Rebecca Joshua Okwaci is a South Sudanese politician, and a member of Parliament and the Chief Whip of the Ruling SPLM Party in the Transitional National Legislative Assembly as of 2022. She was the former Minister of Telecommunications and Postal Services and also the former minister of Roads and Bridges in the Government of the Republic of South Sudan. She is a "prolific peace campaigner and advocate of women's roles in peace", and she is a founder member of several Sudanese, South Sudanese or pan-African women's organisations, including being the Secretary-General of Women Action for Development. In December 2013, Jess Mathias of The Guardian described her to be an ideal role model for young girls over traditionally idolised women such as Rihanna and Beyoncé.

==Education==
Okwaci earned a bachelor's degree in English language, literature, and translation from Egypt's Alexandria University, followed by a master's degree in communication development from Kenya's Daystar University.

==Journalist==
Okwaci, during the second Sudanese civil war in 1986, joined the newly-formed Sudan People's Liberation Movement and began working as a journalist for Radio SPLA, where she became known as the "voice of the revolution".

==Politician==
In January 2015, Okwaci signed an agreement with her Kenyan counterpart Fred Matiangi to lay 600 kilometres of fibre optic cable alongside a proposed Juba-Nadapal-Eldoret road.
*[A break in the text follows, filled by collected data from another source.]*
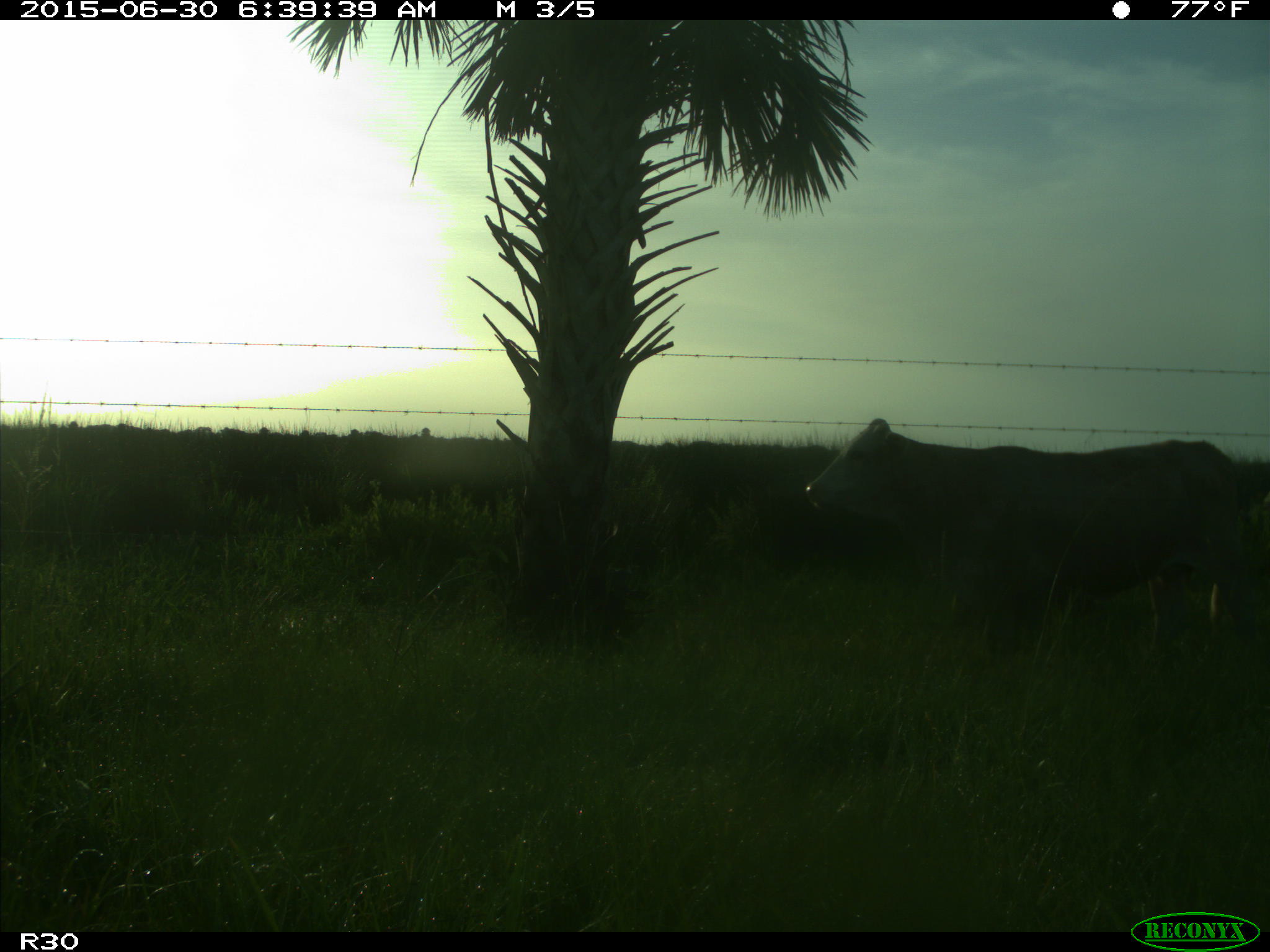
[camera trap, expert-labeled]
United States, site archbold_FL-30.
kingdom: Animalia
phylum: Chordata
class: Mammalia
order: Artiodactyla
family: Bovidae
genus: Bos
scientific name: Bos taurus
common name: domestic cow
Okwaci led the South Sudan delegation, and said that this cable would improve South Sudan's connectivity with the rest of the world, and would "spur development, create job opportunities, and bring about peace and stability". The cable laying is expected to be finished earlier than the projected road completion date of 2022.

==Women's rights and peace activism==
Okwaci is a founding member of several organisations, the Sudanese Women Association, based in Nairobi, Sudanese Women Voice for Peace, and Sudanese Women Empowerment for Peace. She is the Secretary-General of Women Action for Development (WAD).